For Researchers¶
Research software has unique requirements: reproducibility for scientific integrity, compliance for sensitive data, and often limited time and resources. This appendix translates supply chain concepts for academic and research contexts.
Different Pressures
Research code has different pressures. You're not a software engineer—you're a domain expert who happens to write code. The timeline is grant-driven, not sprint-driven. "Ship it" means "publish the paper." I get it. But I've also seen papers retracted because the code couldn't be reproduced, and careers damaged by data breaches from scripts that grew beyond their original scope. The investment in getting this right is small compared to those costs.
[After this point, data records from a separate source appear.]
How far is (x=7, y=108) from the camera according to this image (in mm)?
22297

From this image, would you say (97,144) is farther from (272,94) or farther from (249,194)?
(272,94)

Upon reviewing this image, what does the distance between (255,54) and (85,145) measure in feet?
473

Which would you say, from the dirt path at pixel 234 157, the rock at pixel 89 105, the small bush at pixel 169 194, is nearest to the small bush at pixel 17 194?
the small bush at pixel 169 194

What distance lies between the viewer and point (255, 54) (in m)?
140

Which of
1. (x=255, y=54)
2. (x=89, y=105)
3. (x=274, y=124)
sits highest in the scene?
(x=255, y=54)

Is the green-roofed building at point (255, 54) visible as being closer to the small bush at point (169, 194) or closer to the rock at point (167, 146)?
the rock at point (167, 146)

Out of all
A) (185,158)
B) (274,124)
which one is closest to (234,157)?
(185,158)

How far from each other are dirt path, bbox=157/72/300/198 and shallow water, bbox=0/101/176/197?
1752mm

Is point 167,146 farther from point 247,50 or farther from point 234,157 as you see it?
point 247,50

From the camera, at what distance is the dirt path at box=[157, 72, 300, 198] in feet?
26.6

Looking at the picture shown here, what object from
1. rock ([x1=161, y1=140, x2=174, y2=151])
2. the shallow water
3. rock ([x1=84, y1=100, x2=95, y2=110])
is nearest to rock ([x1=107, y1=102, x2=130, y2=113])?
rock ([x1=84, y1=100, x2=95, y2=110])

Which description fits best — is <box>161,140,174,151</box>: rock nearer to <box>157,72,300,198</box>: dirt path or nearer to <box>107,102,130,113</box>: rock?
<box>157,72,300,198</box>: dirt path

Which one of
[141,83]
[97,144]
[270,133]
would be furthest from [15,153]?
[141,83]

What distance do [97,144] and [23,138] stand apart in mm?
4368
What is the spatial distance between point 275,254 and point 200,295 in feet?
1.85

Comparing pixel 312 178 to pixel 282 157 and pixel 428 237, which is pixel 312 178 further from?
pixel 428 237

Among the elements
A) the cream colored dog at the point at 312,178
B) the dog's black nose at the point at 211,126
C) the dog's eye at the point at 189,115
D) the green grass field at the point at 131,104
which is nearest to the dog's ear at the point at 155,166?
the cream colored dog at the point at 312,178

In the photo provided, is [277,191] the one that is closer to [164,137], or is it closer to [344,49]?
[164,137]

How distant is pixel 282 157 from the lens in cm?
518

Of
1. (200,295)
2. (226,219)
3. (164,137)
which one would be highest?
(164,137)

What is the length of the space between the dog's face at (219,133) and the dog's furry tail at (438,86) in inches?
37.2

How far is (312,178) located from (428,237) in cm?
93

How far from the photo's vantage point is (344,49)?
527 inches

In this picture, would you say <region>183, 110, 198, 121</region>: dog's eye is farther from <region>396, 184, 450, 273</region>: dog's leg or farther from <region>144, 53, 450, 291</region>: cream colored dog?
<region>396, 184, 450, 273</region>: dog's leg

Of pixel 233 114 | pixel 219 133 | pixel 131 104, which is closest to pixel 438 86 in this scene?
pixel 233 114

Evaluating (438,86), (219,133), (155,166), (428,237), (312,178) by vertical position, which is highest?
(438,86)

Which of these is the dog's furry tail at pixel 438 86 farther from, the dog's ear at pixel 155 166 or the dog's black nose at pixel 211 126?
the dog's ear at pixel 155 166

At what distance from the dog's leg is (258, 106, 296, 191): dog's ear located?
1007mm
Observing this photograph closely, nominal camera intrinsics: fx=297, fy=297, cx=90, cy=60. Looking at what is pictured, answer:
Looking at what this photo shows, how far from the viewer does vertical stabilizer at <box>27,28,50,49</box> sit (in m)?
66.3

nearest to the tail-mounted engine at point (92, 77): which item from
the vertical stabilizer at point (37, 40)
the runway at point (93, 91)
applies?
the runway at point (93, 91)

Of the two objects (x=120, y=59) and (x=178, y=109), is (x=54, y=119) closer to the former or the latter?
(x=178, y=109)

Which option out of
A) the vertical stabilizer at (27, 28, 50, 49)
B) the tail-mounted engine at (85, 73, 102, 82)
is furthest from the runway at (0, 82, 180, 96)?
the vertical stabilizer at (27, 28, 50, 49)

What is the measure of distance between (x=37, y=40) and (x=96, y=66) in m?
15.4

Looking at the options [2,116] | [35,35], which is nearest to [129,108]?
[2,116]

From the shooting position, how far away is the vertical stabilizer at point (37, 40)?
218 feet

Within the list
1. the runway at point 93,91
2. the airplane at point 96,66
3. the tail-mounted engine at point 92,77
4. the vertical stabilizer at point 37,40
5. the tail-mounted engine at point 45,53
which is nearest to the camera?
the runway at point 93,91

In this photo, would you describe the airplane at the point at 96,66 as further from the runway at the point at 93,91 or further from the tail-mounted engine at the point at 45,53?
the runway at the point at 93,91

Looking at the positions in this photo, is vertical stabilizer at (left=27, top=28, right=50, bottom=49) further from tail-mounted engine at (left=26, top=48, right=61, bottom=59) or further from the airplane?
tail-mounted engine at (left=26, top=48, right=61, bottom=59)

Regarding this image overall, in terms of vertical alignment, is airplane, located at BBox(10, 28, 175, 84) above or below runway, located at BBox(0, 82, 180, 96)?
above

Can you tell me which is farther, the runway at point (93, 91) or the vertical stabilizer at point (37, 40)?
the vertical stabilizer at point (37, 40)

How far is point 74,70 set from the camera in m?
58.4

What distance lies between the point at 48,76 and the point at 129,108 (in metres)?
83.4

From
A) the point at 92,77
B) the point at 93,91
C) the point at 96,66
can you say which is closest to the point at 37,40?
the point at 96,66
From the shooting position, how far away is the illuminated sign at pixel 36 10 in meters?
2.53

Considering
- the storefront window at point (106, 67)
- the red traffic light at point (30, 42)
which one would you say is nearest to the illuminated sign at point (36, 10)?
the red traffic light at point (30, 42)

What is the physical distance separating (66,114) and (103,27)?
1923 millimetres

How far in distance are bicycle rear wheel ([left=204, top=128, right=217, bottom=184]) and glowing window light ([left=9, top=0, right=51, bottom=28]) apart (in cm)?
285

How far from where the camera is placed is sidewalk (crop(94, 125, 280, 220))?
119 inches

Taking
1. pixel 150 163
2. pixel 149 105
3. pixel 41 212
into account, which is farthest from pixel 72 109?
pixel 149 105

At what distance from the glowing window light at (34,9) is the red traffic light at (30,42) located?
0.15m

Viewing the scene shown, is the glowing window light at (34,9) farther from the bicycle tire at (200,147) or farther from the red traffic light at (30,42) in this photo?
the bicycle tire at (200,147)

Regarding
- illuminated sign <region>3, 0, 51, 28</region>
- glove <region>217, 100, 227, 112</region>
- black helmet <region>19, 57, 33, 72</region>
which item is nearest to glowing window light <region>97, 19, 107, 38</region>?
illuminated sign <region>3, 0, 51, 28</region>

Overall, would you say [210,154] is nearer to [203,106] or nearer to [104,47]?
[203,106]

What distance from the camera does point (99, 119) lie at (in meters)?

The Research Software Reality¶
Most research software:
- Starts as a "quick script" and grows unexpectedly
- Is written by domain experts, not software engineers
- Has limited maintenance resources after publication
- Must be reproducible for scientific integrity
- May handle sensitive data (human subjects, medical records)
These constraints don't make supply chain management less important—they make it more important to get right with minimal overhead.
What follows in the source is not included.